--- Texte d'étude ---

Praticien dans un hôpital de la région parisienne, en première ligne pour traiter la déferlante de malades du coronavirus, un anesthésiste-réanimateur livre tous les jours pour l’AFP, sous couvert d’anonymat, le résumé de sa journée en pleine crise sanitaire.

– Vendredi 3 avril –

L’accalmie semble se confirmer. Depuis deux jours, il y a quand même moins d’appels, moins de pression constante de chercher des lits là où il n’y en a pas. On a l’impression de pouvoir respirer un peu.

Est-ce qu’effectivement le pic épidémique est en train d’arriver? Ou encore mieux déjà dépassé? On ne le sait pas mais on l’espère fortement. Il se pourrait aussi que ce ne soit qu’une accalmie avant un retour de la tempête.

On pense être en décalage avec les régions de l’Est de quelques jours. Là-bas aussi, les choses semblent être plus calmes depuis plusieurs jours. Tant mieux!

Est-ce la stratégie de confinement qui porte enfin ses fruits? C’est possible. Auquel cas, il ne faut probablement surtout pas relâcher maintenant… même si c’est très long pour tout le monde.

Nous ne donnons que peu de nouvelles à nos proches. Le soir, je n’ai pas envie de raconter à nouveau ma journée à d’autres gens par téléphone alors qu’il est déjà assez difficile de se sortir de cela. Nous sommes probablement nombreux à verser quelques larmes de temps en temps…

Plus concrètement, il est certain qu’on risque de manquer de certains médicaments. Essentiellement des hypnotiques et des curares. Ce sont des médicaments indispensables pour permettre aux patients d’être ventilés et oxygénés correctement. Sans ces médicaments-là, les respirateurs, au centre des discussions il y a quelques jours, ne servent tout simplement à rien.

---

À faire →
**a)** Selon le journal de l'anesthésiste-réanimateur, de quels médicaments risque-t-on de manquer ?
**b)** Reprenez le journal de l'anesthésiste-réanimateur et poursuivez-le à partir de sa dernière phrase.

--- Données extraites ---

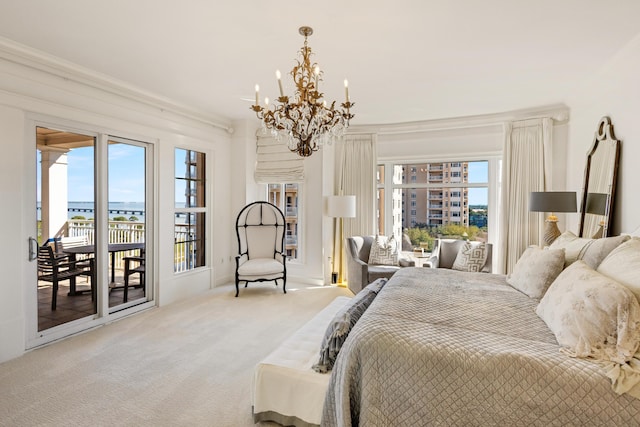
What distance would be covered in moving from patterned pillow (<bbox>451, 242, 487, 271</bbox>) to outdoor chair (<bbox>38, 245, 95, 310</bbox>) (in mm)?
4417

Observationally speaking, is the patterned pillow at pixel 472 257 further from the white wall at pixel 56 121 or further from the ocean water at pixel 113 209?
the ocean water at pixel 113 209

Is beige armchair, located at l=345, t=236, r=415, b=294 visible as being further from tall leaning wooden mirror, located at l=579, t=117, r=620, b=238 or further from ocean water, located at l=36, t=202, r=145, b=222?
ocean water, located at l=36, t=202, r=145, b=222

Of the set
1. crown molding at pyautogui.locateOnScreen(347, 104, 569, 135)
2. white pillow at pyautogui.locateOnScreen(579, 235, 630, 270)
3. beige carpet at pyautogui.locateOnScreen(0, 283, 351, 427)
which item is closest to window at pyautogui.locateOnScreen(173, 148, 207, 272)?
beige carpet at pyautogui.locateOnScreen(0, 283, 351, 427)

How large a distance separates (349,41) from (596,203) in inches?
116

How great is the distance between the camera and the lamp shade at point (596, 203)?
10.2 ft

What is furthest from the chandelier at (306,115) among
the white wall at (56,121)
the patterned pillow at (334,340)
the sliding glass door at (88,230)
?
the sliding glass door at (88,230)

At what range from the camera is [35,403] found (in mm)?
2191

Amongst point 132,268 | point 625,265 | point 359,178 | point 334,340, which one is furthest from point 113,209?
point 625,265

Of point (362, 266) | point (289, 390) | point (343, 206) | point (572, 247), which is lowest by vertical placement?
point (289, 390)

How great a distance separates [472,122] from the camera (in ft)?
15.8

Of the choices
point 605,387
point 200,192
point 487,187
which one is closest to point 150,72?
point 200,192

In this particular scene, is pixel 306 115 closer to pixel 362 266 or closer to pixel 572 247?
pixel 572 247

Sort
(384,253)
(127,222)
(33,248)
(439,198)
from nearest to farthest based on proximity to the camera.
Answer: (33,248) < (127,222) < (384,253) < (439,198)

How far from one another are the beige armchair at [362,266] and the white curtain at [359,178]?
469mm
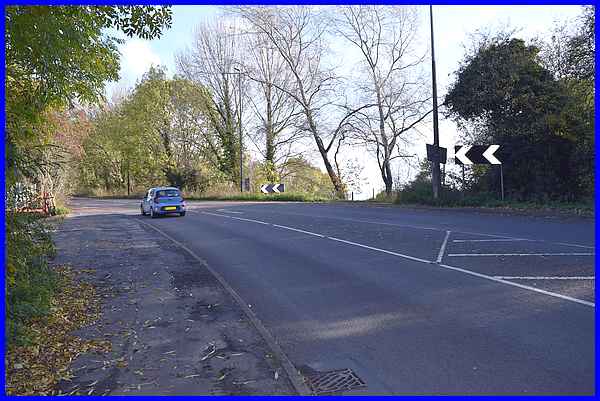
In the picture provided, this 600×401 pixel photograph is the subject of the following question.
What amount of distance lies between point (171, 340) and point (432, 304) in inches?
128

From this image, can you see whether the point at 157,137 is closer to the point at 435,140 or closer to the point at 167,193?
the point at 167,193

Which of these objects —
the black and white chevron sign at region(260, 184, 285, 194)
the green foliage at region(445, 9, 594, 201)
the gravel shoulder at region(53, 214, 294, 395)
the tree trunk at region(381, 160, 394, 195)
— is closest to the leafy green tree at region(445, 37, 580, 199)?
the green foliage at region(445, 9, 594, 201)

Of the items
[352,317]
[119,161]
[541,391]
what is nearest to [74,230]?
[352,317]

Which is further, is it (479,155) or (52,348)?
(479,155)

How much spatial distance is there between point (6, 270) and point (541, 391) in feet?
14.9

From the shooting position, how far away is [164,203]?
26.4m

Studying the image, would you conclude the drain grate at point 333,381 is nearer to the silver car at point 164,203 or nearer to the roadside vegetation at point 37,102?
the roadside vegetation at point 37,102

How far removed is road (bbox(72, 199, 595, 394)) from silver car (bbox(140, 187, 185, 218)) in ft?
40.3

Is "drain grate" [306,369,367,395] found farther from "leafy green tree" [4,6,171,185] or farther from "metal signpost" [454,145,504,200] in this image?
"metal signpost" [454,145,504,200]

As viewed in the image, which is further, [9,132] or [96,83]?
[96,83]

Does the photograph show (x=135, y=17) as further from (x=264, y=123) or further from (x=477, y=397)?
(x=264, y=123)

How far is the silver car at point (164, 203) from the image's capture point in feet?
86.1

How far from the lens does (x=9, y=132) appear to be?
6355 millimetres

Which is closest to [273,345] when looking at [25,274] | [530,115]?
[25,274]
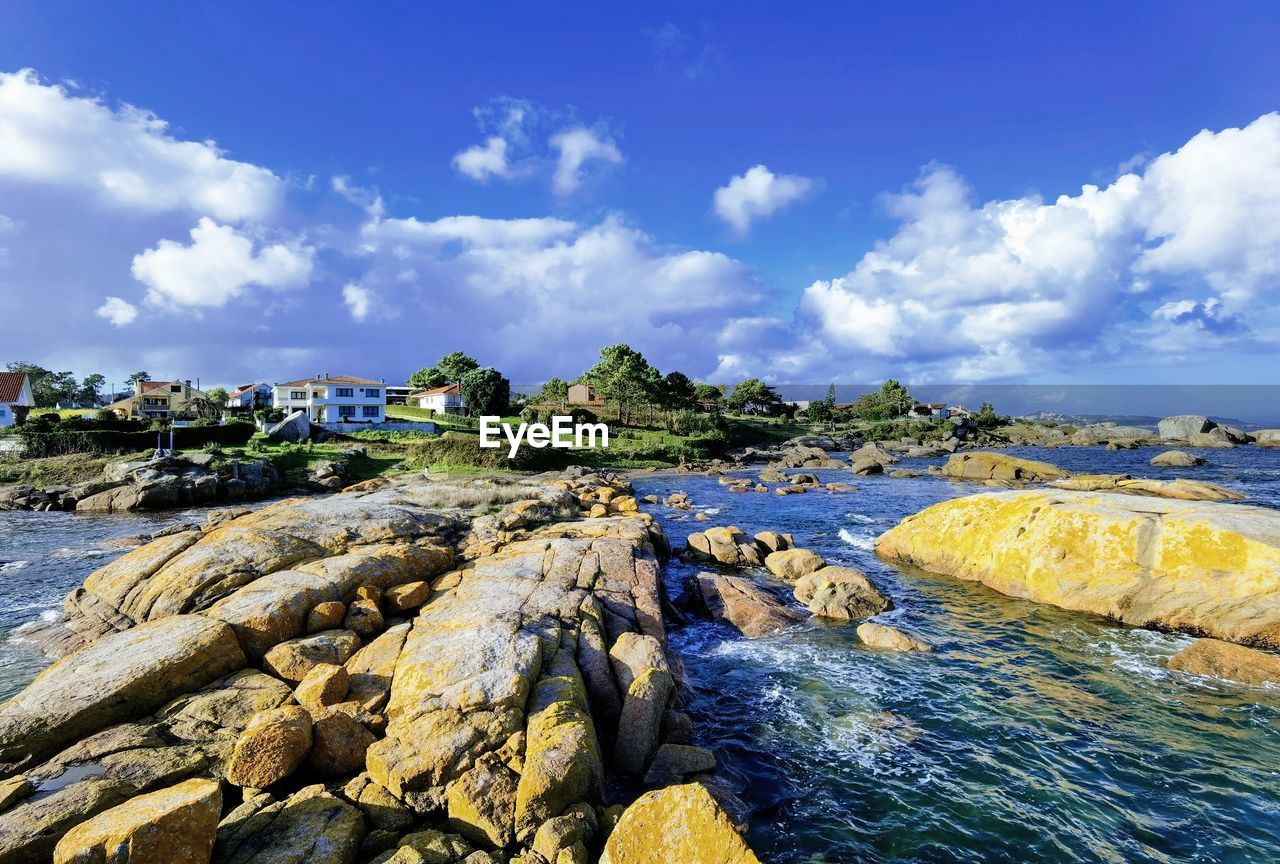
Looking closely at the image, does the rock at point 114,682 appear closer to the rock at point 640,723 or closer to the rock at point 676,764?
the rock at point 640,723

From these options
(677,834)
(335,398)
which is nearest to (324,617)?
(677,834)

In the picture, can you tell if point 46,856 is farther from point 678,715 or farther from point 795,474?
point 795,474

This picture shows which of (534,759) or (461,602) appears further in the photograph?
(461,602)

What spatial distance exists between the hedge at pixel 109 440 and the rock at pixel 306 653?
214 feet

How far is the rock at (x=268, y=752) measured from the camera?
28.8 feet

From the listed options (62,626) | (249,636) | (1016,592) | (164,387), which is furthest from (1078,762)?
(164,387)

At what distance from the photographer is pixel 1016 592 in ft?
68.6

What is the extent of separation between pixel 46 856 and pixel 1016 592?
25.5m

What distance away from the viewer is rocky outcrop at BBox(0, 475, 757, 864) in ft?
26.3

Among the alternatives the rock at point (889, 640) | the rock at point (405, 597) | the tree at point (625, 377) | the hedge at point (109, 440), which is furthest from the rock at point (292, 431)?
the rock at point (889, 640)

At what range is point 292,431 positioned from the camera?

---

Corrigé →
**a)** Essentiellement des hypnotiques et des curares.

**b)**
Mis à part ça, les propos de certains professeurs de médecine nous font beaucoup de mal. La course à la publication et la notoriété pour certains, et les propos polémiques pour d’autres, conduisent les familles à nous supplier d’introduire certains traitements dont l’efficacité n’est absolument pas démontrée.

En parallèle, ce coronavirus remet tout à plat. Nous ne comprenons pas tout à cette maladie, loin de là. Nos traitements de réanimation sont approximatifs car extrapolés par analogie à ce que nous connaissons bien, comme les détresses respiratoires causées par la grippe, par exemple. L’analogie est probablement trop simple, mais nous n’avons pas le choix.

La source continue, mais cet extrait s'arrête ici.